A limiting factor in the development of effective expression systems is the availability of promoter elements with high activity in different cell types. Many of the strong promoters currently in use have highly variable levels of transcription in different cellular contexts and show little or no expression in many cell or tissues. This restricts their utility in genetic screens, as well as the production of recombinant protein production or virus for gene therapy.
Oxford Genetics overcomes these limits through an automated high throughput promoter design, library generation and screening platform. The algorithms which drive this have been continually refined through real life biology and now allow the rapid identification of highly effective promoters, as well as other enhancer elements.
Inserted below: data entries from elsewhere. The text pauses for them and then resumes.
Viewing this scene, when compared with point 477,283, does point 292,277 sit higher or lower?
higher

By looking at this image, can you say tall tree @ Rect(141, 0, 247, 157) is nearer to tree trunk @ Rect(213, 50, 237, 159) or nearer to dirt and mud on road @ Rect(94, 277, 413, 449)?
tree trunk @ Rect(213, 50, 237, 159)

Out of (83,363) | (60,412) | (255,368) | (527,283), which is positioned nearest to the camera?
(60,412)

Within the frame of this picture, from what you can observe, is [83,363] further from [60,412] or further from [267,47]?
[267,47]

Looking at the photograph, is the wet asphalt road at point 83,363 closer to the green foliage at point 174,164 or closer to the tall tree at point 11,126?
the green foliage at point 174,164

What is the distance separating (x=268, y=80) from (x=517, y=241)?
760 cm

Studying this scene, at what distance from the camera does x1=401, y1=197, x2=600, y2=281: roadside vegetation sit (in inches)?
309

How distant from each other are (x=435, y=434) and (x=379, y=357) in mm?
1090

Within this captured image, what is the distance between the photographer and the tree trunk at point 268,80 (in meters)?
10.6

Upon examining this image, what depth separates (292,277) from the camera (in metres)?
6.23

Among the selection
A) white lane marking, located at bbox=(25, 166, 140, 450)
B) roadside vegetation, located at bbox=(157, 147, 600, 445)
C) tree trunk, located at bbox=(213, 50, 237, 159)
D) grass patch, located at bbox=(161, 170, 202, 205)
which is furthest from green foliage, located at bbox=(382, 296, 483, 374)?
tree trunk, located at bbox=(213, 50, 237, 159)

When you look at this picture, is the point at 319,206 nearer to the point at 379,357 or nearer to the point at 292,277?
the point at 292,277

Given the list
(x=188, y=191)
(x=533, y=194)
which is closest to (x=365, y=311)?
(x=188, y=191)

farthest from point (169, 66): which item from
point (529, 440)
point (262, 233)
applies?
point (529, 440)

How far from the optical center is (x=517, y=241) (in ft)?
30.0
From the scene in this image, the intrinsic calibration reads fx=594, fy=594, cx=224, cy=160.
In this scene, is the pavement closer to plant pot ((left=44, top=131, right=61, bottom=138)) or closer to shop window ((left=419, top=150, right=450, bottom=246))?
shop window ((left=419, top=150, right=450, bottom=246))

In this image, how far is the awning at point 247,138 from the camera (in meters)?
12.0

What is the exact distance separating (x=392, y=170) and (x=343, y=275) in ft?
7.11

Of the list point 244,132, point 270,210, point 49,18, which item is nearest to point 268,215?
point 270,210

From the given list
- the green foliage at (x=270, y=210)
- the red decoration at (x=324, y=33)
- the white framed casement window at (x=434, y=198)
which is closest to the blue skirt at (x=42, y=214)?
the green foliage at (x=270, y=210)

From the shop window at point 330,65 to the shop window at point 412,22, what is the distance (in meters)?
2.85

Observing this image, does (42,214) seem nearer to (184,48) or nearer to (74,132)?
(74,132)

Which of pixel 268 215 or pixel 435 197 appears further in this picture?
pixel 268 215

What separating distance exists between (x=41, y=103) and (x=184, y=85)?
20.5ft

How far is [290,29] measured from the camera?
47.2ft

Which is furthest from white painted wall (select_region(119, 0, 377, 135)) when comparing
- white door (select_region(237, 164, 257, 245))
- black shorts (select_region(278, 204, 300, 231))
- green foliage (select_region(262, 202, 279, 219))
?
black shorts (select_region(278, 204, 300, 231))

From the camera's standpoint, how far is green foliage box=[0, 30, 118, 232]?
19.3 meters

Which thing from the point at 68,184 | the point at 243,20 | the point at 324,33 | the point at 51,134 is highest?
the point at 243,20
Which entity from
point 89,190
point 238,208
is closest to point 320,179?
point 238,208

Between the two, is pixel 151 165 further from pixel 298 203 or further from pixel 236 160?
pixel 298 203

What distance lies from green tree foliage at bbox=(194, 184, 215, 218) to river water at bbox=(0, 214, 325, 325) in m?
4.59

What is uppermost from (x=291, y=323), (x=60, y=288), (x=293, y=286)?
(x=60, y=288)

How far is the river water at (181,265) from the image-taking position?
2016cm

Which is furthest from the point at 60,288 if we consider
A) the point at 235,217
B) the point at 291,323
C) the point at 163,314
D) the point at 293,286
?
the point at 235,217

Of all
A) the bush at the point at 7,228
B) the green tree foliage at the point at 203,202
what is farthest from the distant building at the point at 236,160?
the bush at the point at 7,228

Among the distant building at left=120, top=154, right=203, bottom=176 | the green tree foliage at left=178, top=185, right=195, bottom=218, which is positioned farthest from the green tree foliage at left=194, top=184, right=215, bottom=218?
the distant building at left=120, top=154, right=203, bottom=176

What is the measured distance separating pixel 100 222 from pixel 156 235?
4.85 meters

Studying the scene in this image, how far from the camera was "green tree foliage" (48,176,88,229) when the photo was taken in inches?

The creation of high affinity antibodies to important biomolecules for therapeutic use is a challenging task. Dozens of therapeutic mAbs are now commercially available, with hundreds more in clinical trials. The early use of hybridomas to create mAbs typically leads to low affinity and therefore an improvement in this is often required to get into the clinic. The next approach for antibody discovery was phage display, which was later joined by bacterial and yeast cell surface display. However, all three of these are non-mammalian and thus suffer from suboptimal expression of the recombinant antibody, such as lacking posttranslational modifications that are required for antibody function.
Oxford Genetics is currently building a novel mammalian cell display system to overcome these issues and engineer the next generation of mAbs with high affinity against difficult biological targets, such as membrane spanning proteins, by displaying these in their native configuration. This optimized approach will decrease the scale of the screen, but increase both the efficiency and accuracy by maximizing its discriminatory power.